His teammates at Tennessee just call him K-Dub. They're not quite sure what to make of The Future.
Maybe that's because they don't understand The Past. After packing on 55 pounds of muscle during his failed minor league baseball career, Washington had gotten faster as well as bigger than he was as a high school quarterback. Belatedly choosing football, he wrote a handful of top programs and, hoping to catch their attention, told them that he was a combination of Terrell Owens and Jerry Rice. (He had never played receiver before in his life.)
He learned how to run his routes and read defenses and then, he says, he developed "the receiver's mentality." In layman's terms that means he became a diva. Just like Michael Irvin was in his Playmaker days. Or Keyshawn Johnson was when he yapped about just wanting the damn ball. So here comes The Future.
He is brash, but not brooding, saying everything in hopes he can make you believe in him as much as he believes in himself. He punctuates sentences with multiple exclamation points, as if to say Here I come world!!! and if you ask him about anybody else, well, he just can't seem to help himself:
On Michigan State all-American wideout Charles Rogers: "He's a good player. I don't take nothing away from Charlie. He's more of a down-the-field guy, but he's not real big or physical. Now if the team wants the whole package -- the size, speed and a guy who is physical -- they're gonna be coming after me."
On former UT star Donte' Stallworth, a first-rounder with the Saints: "He's more like Charles Rogers. He's a speed guy. He's gonna do some curls and comebacks. I'm gonna kill you going deep on you and jumping over you, but also take that five-yard hitch and get you 10 more because that first guy's not gonna tackle me. That's what makes me so special."
The Future talks about how this year he's gonna take his show worldwide. Back home in Stephens City, Va., a tiny town of 1,100, his family just kind of tilts their heads at all this. "Kelley was actually really low-key," says his older brother John. "He's a quiet guy." John's talked to his younger brother about putting himself so far out on a limb, but The Future isn't about to back down now. The Future's mom, Deborah, has also talked to him about toning it down a little, but whenever she brings it up, he politely says he knows what he's doing.

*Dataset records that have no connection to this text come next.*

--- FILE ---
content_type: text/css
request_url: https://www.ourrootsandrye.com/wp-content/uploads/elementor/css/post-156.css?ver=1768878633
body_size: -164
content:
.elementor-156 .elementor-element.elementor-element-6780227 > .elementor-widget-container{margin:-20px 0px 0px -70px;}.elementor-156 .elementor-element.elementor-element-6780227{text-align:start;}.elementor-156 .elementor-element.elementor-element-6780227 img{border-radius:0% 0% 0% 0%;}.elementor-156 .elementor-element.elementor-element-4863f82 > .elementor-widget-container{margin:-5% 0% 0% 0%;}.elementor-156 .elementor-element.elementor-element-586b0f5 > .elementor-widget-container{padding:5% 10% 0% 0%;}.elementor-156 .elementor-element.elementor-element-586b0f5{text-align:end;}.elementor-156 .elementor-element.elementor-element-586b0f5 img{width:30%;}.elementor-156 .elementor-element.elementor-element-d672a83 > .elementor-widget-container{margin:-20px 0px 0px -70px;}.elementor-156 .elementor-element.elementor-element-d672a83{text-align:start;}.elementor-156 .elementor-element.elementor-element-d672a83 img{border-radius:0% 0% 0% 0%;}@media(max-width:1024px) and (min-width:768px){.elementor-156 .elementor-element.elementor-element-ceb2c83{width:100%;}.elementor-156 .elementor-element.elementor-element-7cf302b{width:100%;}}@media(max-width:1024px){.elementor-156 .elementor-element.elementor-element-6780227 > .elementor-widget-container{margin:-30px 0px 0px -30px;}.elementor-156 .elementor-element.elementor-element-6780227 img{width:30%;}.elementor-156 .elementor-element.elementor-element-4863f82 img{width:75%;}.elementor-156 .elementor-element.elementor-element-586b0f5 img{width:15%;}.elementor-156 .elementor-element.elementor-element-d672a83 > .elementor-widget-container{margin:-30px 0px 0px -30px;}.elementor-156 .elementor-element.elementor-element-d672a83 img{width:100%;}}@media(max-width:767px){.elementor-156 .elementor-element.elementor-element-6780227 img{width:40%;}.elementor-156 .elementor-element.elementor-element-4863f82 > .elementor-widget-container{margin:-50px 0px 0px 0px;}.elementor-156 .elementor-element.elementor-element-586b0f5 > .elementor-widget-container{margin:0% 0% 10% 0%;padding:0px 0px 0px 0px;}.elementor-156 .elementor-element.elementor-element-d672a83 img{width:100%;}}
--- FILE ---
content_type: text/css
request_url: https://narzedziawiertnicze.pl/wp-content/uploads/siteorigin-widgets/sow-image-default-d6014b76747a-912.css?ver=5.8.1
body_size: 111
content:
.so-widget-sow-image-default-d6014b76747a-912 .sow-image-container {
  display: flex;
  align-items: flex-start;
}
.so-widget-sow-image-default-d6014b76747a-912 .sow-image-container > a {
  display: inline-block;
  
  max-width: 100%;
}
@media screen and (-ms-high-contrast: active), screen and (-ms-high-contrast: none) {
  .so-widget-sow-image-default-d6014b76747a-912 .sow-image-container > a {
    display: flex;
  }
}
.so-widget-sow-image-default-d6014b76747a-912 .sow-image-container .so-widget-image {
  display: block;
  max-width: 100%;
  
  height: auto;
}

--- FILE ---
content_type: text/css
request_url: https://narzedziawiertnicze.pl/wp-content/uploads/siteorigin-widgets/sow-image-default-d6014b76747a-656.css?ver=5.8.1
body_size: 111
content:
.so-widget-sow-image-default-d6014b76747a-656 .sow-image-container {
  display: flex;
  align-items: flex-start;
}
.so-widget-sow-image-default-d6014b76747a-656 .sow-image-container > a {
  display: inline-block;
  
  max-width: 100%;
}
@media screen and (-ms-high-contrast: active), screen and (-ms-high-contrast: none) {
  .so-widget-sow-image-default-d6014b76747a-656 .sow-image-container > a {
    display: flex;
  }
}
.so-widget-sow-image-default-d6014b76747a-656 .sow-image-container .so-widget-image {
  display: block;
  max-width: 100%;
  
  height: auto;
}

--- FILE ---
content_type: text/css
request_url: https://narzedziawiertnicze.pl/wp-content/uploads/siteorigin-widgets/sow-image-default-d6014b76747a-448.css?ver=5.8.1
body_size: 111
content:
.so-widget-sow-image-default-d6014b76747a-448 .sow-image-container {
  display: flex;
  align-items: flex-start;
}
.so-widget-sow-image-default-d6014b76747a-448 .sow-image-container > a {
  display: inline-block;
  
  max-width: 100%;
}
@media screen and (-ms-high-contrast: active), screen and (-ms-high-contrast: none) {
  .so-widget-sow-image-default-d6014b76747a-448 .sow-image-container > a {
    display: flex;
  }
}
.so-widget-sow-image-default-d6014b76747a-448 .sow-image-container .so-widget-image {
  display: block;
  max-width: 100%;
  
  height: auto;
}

"I never listen to anyone who complains that I am cocky or brash," The Future says. "They don't know what it takes to get the edge, to be fully confident in your ability to where the only person who can stop you is yourself."
The Future's best friend, Cory Goldfarb, a former clubhouse manager in the Florida Marlins system, says this is no act. "I know his teammates have been upset, but it's not a show with him," says Goldfarb. "With Kelley, what you see really is what you get."
Washington says he can't wait to show his stuff against Florida. He says he probably would've caught 30 balls had he been able to play in UT's first two games against Wyoming and Middle Tennessee. But those games were just tune-ups. The Future knows he can only burnish his rep against teams like the Gators, not the Blue Raiders. After all, as a wise man once said, "big-time players come up big in big games."